• Goal of the exercise:
Reproduce word for word the stretch from "The grandsons think" through "his whole life." in the interview transcript below.

• Excerpt to read:
You know, starts in the morning, a little bit of exercise, a little bit of, you know, a small amount quickly.
You know, usually calls at the house in the morning, come to the office.
It changes all the time.
As I say to Liz, I come home usually before dinner.
I need to curl up on the couch in the fetal position for a little bit to recover.
And then Liz gives me some grief and we laugh about something.
and figure out what we're going to do for dinner if we haven't had dinner already.
What's his best dad joke?
Oh, my goodness.
I don't know.
Do you have any good dad jokes?
Actually, he has tons of jokes.
I think I'm very funny, but both of my kids and my wife don't always think I'm as funny as I am.
But the spouses, our son-in-law thinks he's really funny.
Our daughter-in-law thinks he's funny.
The grandsons think he's funny.
But, yeah, dad jokes.
What's a conspiracy theory that you believe in?
I am not a conspiracy theory person.
I wouldn't even unless I say political and I think conspiracies at the teachers union want to keep the students stupid so they can control them and turn them into Democrats.
That's a good conspiracy theory.
That's a new one we haven't heard yet.
I've been a big, I've enjoyed with great humor the Al Gore prognostications about what's going to happen.
You know, his grovelly voice about his certainty of what's coming next in the world.
And you just know they're completely wrong, but yet everybody gets spun up and loving them.
Paul Ehrlich just died.
who's sort of the godfather of the Al Gore's.
You know, he predicted doom and gloom by many different mechanisms throughout his whole life.
He was wrong on every single thing.
And the New York Times headline was, Paul Ehrlich's predictions were ahead of their time.
They weren't wrong.
All these doom and gloom things are just about to happen again now.
Where do you get your news?
Mostly from talking to people, from reading.
You know, Real Clear Politics is certainly a place I go because I always read stuff from the left and the right.
Obviously, I read a lot of technical scientific literature.
Yeah, Wall Street Journal and Heatmap.
What's the first app you open in the morning?
Aurorang.
I'm a whoop wearer.
What's your most controversial opinion?
My most controversial opinion.
Will I tell my kids that I'm in the top two list of their parents?
Controversial opinion, yeah.
That when she laughs, that dad's funny, that's controversial in our household.
That could be.
What's something you pretend to understand but do not?
He understands everything.
I take nuclear physics for me.
Oh, our older of the two grandchildren, he's still less than two.
Kilosh.
Yeah, he speaks a language we call Kilosh.
And I often speak back to him, but I don't actually understand what he's saying, but I know it's something wonderful.
Yeah.
If you had to give a 10-minute presentation with zero prep, what topic are you picking?
I'm talking school choice, but.
I'm talking Denver Nuggets or energy.
Which section of energy are we going?
Like when you're just freelancing, what's your favorite part of energy that you like talk Liz's ear off or your friend's ear off about?
How the world works and how the world energy system changes or doesn't change.
You know, it's giant, it's complex, it moves slowly, but it's critically important.
Everyone thinks energy is the electricity grid.
Like that's just one sliver of energy and definitely not the most important sliver of energy.
Is the deep state real?
The deep state as a coordinated entity?
No.
The deep state as a massive impediment to social progress and efficiency and all that?
Yes.

• Exercise data:
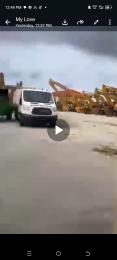 Commercial Property for sale Location***at Ibeju Lekki Lagos Free Trade Zone Ibeju-Lekki Lagos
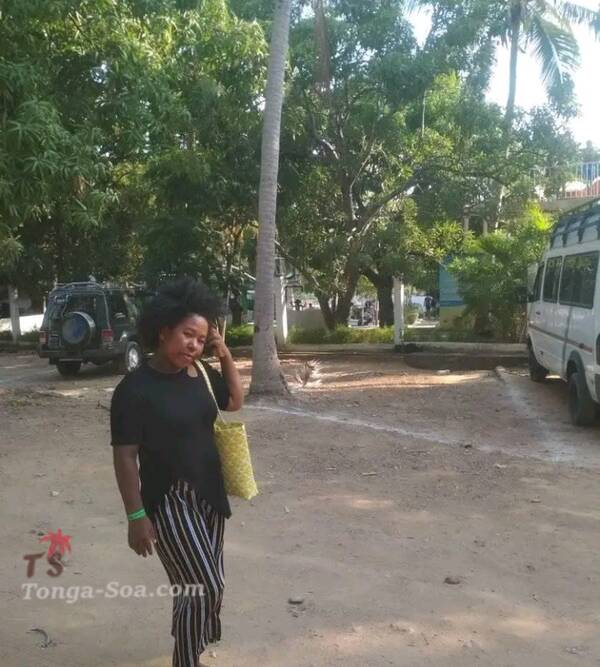 photo 2 de l annonce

• Answer for this exercise:
The grandsons think he's funny.
But, yeah, dad jokes.
What's a conspiracy theory that you believe in?
I am not a conspiracy theory person.
I wouldn't even unless I say political and I think conspiracies at the teachers union want to keep the students stupid so they can control them and turn them into Democrats.
That's a good conspiracy theory.
That's a new one we haven't heard yet.
I've been a big, I've enjoyed with great humor the Al Gore prognostications about what's going to happen.
You know, his grovelly voice about his certainty of what's coming next in the world.
And you just know they're completely wrong, but yet everybody gets spun up and loving them.
Paul Ehrlich just died.
who's sort of the godfather of the Al Gore's.
You know, he predicted doom and gloom by many different mechanisms throughout his whole life.